2025年10月20日、「今秋の臨時国会で議員立法による再審法改正実現を求める決議」
今秋の臨時国会で議員立法による再審法改正実現を求める決議
2025年6月18日、刑事再審における証拠開示や検察官による不服申立て禁止などを規定した刑事訴訟法の改正法案が野党6党(⽴憲民主、国⺠民主、れいわ、共産、社⺠、参政)の共同により衆議院に提出された。この議員立法による再審法改正案は、同月20日に衆議院法務委員会で継続審議されることが決まり、通常国会での再審法改正は実現しなかったものの、秋の臨時国会での改正実現に望みをつないだ。
国民救援会や各地の自由法曹団員、えん罪被害者が奮闘して作り上げた再審法改正運動は、広く市民と結びつく形で進められ、今や立場や党派を超えた大きな広がりを見せている。国民救援会が進める請願署名は累計で10万筆を超え、さらに地方議会での意見書採択運動では、全国に約1800ある地方議会の約半分に近い807議会(2025年10月14日現在)で再審法改正を求める意見書が採択された。これまで京都府や静岡県で府内・県内の全ての議会で意見書採択が実現していたが、その後、大阪府と岐阜県もこれに続き域内全議会で意見書の採択に漕ぎつけた。それだけでなく、新聞各紙も社説で早期の再審法改正実現を訴えており、えん罪被害者救済のための再審法改正がいまや大きな国民世論となっている。
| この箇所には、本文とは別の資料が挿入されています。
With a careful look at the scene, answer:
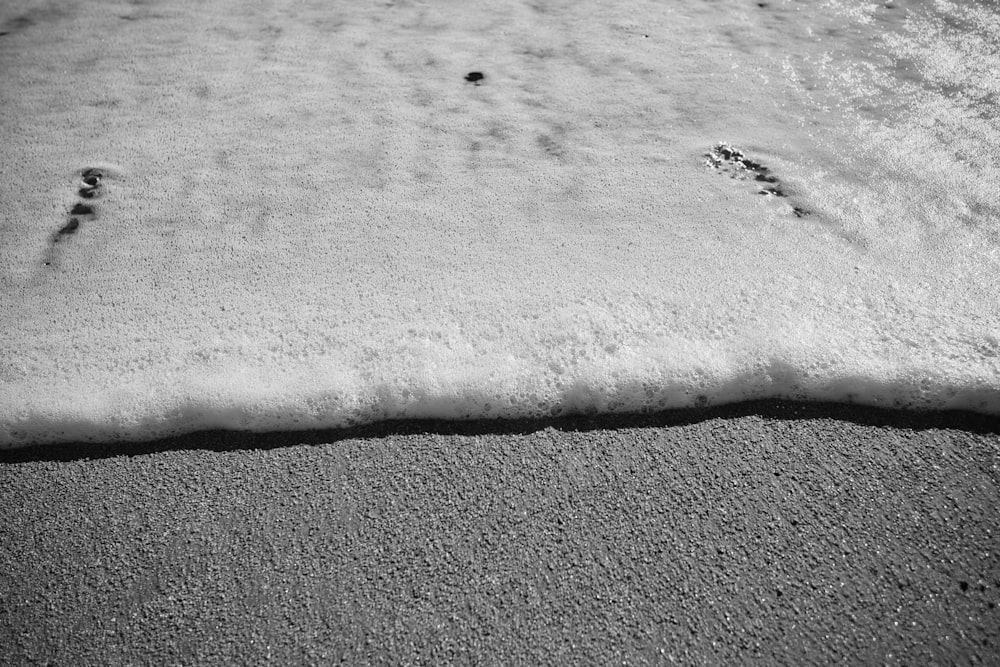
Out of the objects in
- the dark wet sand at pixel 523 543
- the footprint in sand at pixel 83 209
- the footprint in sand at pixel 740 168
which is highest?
the footprint in sand at pixel 740 168

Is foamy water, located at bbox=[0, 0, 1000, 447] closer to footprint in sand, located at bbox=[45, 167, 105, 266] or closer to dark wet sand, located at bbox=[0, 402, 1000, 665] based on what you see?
footprint in sand, located at bbox=[45, 167, 105, 266]

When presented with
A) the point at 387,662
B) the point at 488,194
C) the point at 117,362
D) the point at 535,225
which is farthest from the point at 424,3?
the point at 387,662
また国会内でも、超党派の国会議員連盟が全国会議員の過半数を集めており、再審法改正を実現させるまたとない好機が訪れている。
しかし、その一方で再審法改正を阻む法務検察の抵抗・逆流も激しさを増している。今年の3月に法務大臣からの諮問を受け、4月から実質審議が開始された法制審刑事法部会は、えん罪被害当事者が委員に入れられていない一方で、検察官や従来の制度に問題意識を持たない学者で委員と幹事が固められ、えん罪被害者救済の立場で活動する弁護士委員・幹事はわずか3名しかいないというまさに多勢に無勢の状況である。このように当事者性や被害救済の視点を欠いた委員構成のもと、部会では広範な証拠開示や検察官による不服申立て禁止に対する消極意見が大勢を占め、議員立法案を阻むかのような方向で議論が進められている。しかも法制審は、刑事法部会を月2回開催して拙速に議論を進めるなど、議員立法で動く国会議員を牽制する動きを強めている。
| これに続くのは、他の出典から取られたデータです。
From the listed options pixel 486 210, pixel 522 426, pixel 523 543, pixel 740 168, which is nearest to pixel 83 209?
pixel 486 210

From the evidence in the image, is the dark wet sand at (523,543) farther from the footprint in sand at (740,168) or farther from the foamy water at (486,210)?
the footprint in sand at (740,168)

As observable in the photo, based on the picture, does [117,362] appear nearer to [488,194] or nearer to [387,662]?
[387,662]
広範な証拠開示や検察官による不服申し立て禁止が早期のえん罪被害者救済に不可欠であることは、袴田事件や福井女子中学生事件などこれまでの数多くのえん罪事件が示している。今般の議員立法での再審法改正案は、こうしたこれまでのえん罪事件の教訓を踏まえたものであり、法務検察の抵抗で潰えさせるわけにはいかない。
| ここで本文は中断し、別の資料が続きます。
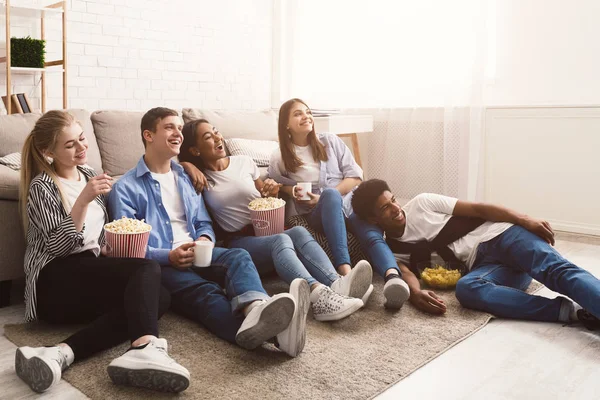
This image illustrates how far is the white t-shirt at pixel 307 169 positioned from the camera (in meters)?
3.01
法務検察の抵抗・逆流を打破し、今秋の臨時国会で何としても議員立法での再審法改正を実現させるため、再審法改正運動をさらに強めることが求められる。引き続き国民救援会等と協力して地方議会での意見書採択運動を進めることに加え、法務検察の抵抗に屈しないよう国会議員に要請する取り組みも必要になる。
自由法曹団としても、改めて今秋の臨時国会での議員立法での再審法改正の実現を求めるとともに、そのための運動を強めて奮闘することを決意する。